(Stored data entries)
################

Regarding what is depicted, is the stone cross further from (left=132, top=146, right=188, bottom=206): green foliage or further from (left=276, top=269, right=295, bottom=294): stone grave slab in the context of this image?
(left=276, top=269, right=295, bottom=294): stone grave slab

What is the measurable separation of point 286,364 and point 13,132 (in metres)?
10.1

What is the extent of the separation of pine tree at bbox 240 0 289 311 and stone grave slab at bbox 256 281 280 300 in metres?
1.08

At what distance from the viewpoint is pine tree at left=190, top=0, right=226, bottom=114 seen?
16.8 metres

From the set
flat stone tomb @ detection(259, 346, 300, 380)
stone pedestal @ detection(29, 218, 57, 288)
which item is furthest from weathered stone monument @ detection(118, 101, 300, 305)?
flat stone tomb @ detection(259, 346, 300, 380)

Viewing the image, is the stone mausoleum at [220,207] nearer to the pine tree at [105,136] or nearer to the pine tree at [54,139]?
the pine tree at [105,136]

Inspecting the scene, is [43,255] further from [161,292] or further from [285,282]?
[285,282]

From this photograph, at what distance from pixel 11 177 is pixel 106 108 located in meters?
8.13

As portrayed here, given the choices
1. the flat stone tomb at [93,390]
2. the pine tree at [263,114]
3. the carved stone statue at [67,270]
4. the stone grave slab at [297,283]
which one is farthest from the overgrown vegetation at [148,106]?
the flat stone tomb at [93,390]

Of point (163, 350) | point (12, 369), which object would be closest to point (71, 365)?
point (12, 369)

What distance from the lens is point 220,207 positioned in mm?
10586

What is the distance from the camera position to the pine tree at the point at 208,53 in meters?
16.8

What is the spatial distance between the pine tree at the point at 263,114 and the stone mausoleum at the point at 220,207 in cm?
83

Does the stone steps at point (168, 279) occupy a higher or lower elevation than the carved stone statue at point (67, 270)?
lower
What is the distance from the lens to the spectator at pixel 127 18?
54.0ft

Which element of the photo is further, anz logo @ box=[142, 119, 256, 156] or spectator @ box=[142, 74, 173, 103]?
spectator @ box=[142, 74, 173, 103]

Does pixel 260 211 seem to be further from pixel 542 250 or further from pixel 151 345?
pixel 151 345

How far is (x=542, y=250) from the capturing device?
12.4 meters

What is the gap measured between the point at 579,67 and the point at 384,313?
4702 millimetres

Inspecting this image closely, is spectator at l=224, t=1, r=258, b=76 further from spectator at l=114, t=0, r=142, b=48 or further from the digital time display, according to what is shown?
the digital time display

################

GIVEN INSTRUCTION -
Convert the lines of the items from the line containing "What is the measurable" through the line containing "16.8 metres", inclusive, into a Markdown table, omitting blank lines. Use the column names Row and Line, with the row number under Row and the line's text under Line.

TASK RESULT -
| Row | Line |
|---|---|
| 1 | What is the measurable separation of point 286,364 and point 13,132 (in metres)? |
| 2 | 10.1 |
| 3 | What is the extent of the separation of pine tree at bbox 240 0 289 311 and stone grave slab at bbox 256 281 280 300 in metres? |
| 4 | 1.08 |
| 5 | At what distance from the viewpoint is pine tree at left=190, top=0, right=226, bottom=114 seen? |
| 6 | 16.8 metres |